De belangrijkste bijwerkingen die kunnen optreden na behandeling met anti-emetica met een dopaminerge antagonistische werking zijn: slaperigheid, asthenie, hoofdpijn en constipatie.
antimuscarinica
Antimuscarinica worden gebruikt voor de preventie en behandeling van misselijkheid en braken veroorzaakt door reisziekte (of reisziekte, als je dat liever hebt).
Scopolamine (Transcop®) behoort tot deze klasse van anti-emetica. Meer in het bijzonder wordt de anti-braakwerking van dit actieve bestanddeel uitgeoefend door de antagonisering van de muscarinereceptoren die aanwezig zijn op het niveau van het vestibulaire apparaat en van de kern van het solitaire kanaal.

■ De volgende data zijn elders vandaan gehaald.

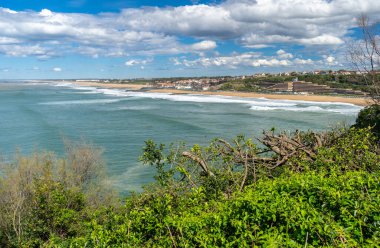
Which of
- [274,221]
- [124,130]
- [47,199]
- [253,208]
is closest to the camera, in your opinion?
[274,221]

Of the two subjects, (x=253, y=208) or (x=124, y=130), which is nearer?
(x=253, y=208)

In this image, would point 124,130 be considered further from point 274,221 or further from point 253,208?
point 274,221

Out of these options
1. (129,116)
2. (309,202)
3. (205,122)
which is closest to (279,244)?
(309,202)

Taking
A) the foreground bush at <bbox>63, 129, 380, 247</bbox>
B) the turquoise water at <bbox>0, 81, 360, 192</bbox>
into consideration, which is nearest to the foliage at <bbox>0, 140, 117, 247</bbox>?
the turquoise water at <bbox>0, 81, 360, 192</bbox>

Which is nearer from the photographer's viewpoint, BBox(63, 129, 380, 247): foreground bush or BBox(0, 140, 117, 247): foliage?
BBox(63, 129, 380, 247): foreground bush

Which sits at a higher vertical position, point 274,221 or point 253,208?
point 253,208

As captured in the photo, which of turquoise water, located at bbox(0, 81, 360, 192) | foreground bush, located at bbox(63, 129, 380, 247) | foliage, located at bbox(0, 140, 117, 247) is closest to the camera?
foreground bush, located at bbox(63, 129, 380, 247)

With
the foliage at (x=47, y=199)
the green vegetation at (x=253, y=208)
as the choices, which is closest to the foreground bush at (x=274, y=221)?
the green vegetation at (x=253, y=208)

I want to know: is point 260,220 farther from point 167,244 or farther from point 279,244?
point 167,244

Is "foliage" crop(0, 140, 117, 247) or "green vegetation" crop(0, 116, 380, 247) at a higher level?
"green vegetation" crop(0, 116, 380, 247)

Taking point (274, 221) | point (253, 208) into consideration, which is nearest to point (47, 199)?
point (253, 208)

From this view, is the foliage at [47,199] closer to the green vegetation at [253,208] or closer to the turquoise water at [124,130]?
the green vegetation at [253,208]

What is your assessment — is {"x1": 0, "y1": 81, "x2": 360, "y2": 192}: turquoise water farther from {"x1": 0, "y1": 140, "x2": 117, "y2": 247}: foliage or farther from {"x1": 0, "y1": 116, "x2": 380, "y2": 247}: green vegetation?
{"x1": 0, "y1": 116, "x2": 380, "y2": 247}: green vegetation

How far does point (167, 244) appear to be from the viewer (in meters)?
5.60
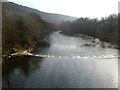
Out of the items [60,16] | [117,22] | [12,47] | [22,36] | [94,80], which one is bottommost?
[94,80]

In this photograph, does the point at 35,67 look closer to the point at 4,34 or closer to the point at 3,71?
the point at 3,71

Over het algemeen wordt scopolamine gebruikt in de farmaceutische vorm van een transdermale pleister voor de preventie van symptomen van bewegingsziekte.
De belangrijkste bijwerkingen die kunnen optreden na het gebruik van anti-emetica met antimuscarine werking zijn droge mond, slaperigheid en mydriasis.
antihistaminica
Anti-emetica met antihistaminische werking oefenen hun activiteit uit door de receptoren voor histamine H1 die aanwezig zijn op het niveau van de vestibulaire kernen, de kern van het solitaire kanaal en de dorsale motorische kern van de vagus, te antagoniseren.

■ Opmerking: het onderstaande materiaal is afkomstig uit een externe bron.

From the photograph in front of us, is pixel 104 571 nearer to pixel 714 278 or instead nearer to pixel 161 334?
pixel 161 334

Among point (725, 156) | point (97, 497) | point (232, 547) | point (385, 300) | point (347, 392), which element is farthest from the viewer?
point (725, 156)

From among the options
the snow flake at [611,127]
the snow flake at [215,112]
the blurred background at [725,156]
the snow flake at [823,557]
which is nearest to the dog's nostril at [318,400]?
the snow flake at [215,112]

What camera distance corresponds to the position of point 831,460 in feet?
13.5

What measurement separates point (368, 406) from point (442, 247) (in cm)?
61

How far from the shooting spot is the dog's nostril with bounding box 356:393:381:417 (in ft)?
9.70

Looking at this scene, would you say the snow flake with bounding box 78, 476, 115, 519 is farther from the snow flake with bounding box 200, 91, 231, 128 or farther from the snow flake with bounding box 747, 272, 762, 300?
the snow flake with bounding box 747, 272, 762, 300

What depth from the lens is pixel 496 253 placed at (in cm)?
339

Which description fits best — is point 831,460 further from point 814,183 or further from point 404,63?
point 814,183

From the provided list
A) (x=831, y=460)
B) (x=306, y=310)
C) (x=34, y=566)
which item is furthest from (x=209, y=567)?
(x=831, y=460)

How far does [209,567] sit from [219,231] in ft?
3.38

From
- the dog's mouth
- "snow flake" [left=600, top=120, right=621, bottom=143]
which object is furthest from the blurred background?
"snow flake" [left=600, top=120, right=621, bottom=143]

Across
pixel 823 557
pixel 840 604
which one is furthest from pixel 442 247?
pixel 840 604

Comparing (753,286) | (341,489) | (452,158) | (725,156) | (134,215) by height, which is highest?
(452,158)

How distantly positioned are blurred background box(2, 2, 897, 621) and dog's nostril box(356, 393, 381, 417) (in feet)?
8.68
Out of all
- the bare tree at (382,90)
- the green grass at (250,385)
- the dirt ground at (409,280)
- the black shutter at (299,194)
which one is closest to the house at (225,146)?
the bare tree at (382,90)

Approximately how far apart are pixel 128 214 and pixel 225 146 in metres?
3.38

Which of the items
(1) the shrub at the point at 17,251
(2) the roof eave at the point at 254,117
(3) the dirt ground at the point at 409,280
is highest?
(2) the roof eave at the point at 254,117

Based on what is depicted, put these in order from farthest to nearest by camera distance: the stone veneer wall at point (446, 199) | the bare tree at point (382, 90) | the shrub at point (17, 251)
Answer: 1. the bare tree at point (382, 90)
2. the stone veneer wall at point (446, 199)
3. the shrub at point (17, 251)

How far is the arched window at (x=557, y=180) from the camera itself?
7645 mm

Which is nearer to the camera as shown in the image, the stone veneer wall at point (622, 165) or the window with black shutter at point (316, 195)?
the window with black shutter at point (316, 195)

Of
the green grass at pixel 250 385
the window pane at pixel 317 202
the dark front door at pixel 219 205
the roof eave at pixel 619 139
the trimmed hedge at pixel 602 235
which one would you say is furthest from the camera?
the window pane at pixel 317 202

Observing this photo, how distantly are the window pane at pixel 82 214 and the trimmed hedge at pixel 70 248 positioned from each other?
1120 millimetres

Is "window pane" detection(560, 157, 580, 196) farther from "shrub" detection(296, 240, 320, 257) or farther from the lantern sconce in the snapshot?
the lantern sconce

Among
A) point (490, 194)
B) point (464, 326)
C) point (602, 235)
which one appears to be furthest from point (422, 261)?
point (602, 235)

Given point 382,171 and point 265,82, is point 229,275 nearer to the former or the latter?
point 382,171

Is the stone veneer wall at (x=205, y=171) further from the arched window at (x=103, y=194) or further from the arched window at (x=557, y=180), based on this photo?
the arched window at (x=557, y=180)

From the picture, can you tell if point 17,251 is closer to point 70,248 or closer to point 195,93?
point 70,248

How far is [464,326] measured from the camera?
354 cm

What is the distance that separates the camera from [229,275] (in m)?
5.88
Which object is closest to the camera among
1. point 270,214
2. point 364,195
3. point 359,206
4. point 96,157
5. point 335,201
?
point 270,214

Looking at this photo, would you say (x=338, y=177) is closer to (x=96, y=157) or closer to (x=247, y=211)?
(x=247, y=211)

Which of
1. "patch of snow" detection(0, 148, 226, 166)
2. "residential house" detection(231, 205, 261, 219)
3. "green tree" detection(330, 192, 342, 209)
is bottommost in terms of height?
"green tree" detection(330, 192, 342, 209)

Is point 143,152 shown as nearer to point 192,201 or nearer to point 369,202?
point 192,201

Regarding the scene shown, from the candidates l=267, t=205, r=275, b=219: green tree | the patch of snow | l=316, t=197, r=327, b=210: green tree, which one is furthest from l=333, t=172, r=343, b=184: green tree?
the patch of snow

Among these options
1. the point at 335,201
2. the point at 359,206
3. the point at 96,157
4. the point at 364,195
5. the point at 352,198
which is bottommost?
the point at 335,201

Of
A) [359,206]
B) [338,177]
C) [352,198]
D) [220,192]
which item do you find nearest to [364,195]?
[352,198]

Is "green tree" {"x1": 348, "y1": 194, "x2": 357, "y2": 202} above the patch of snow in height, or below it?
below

Anti-emetica die tot deze klasse behoren, worden voornamelijk gebruikt bij de preventie en behandeling van misselijkheid en braken veroorzaakt door reisziekte, maar ook bij de behandeling van misselijkheid en braken geassocieerd met het syndroom van Ménière.
Dimenhydrinaat (Xamamina®, Travelgum®) behoort tot deze groep anti-emetica.
De belangrijkste bijwerkingen die kunnen optreden tijdens het gebruik van dit type anti-emetica zijn: hoofdpijn, verlies van eetlust en slaperigheid.
Natuurlijke anti-emetica
In de fytotherapie zijn er verschillende planten die worden gebruikt voor hun potentiële anti-emetische activiteit. Onder deze is de meest prominente plant zeker gember. In feite bezitten de gingerols en shogaols in de wortelstok interessante anti-emetische eigenschappen, zozeer zelfs dat het gebruik ervan officiële goedkeuring heeft gekregen voor de preventie en behandeling van misselijkheid en braken, vooral als ze gepaard gaan met bewegingsziekte.
Voor meer informatie over het gebruik van natuurlijke anti-emetica is het in ieder geval raadzaam het "speciale artikel" Misselijkheid en braken - Kruidengeneeskunde "te raadplegen.